As I was re-reading the article on Carro’s ‘Tears for My One and Owenly’, I heard the familiar sound of the daily irritant, Eric. “Micky, Micky, Micky!!” “What now?” I replied. “Oh, nothing” said Eric laughing to himself. He’s such an idiot, that’s the umpteenth time he’s done that while I’ve been hiding out. Come to think of it Berba’s been doing the same. Muffling laughter, whispering with Eric, sharing in-jokes. Pah, it’s probably nothing. I mean what could be so funny that I hadn’t come out with.
Two years passed and still no word. I’d started making some improvements to the old shed, using garden tools and some things Berba had brought for me. I decided to give the place a lick of paint, so began laying down the newspapers, making sure not to use the ones mentioning me. BUT WAIT A GODDAMNED MINUTE! That newspaper article is just handwritten … AND SO IS THAT ONE!!!!! AARARARARARARARARAGGGHHHHHHHHHHH! They’re all hand-RUDDY-written! “You were blinded by your ego Micky” said Eric smugly. I burst out of the shed in tears and ran towards Old Trafford.
When I got there I saw Berba talking to SAF, and as Berba turned to see me he held up his hands in protest! *THE REST OF THIS IS CENSORED – IN CASE THERE ARE ANY CHILDREN PRESENT*
To get the contract at the end of that season, Berba had faked the whole ruddy thing, there was no SAF message to pretend to kill myself, and he wrote all those newspaper articles to keep up the elaborate rouse. No-one even noticed I’d gone. I was now unbeknownst to me, employed by Stoke. STOKE!
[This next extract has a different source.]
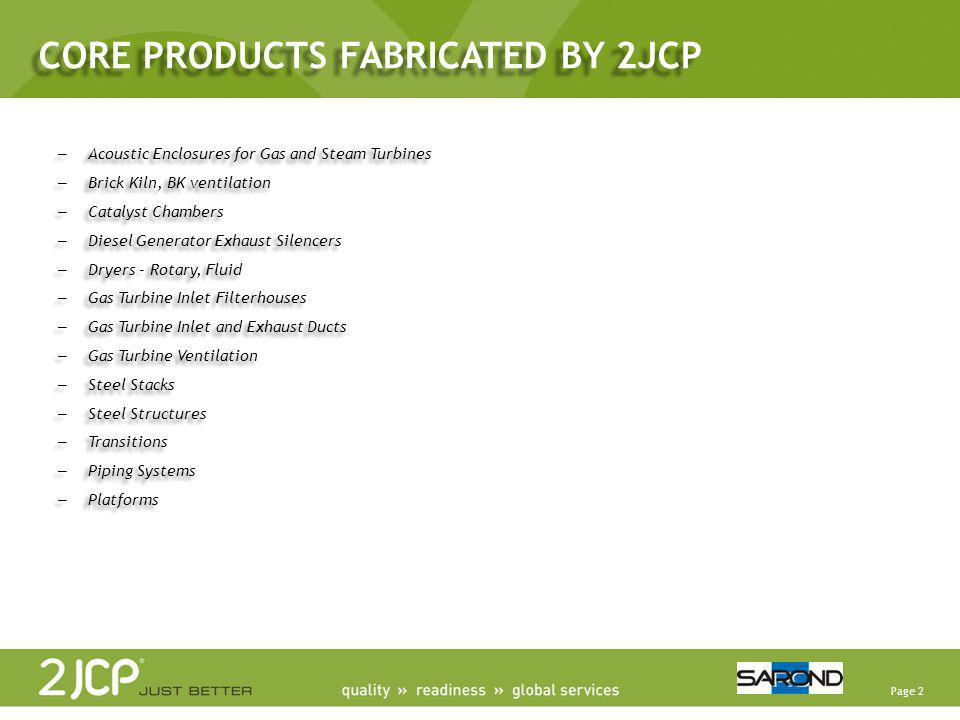 CORE PRODUCTS FABRICATED BY 2JCP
No need to destroy this sensitive information: I’ve left Brett with strict instructions not to publish this one. Think I might just head on back to the shed. This shed is my only friend now. “I hate you!” creaked the door as it closed behind me. I’m so hurt I can’t even muster the strength, in this, the final post of this excuse for a series, to say “Case Closed”. That doesn’t count.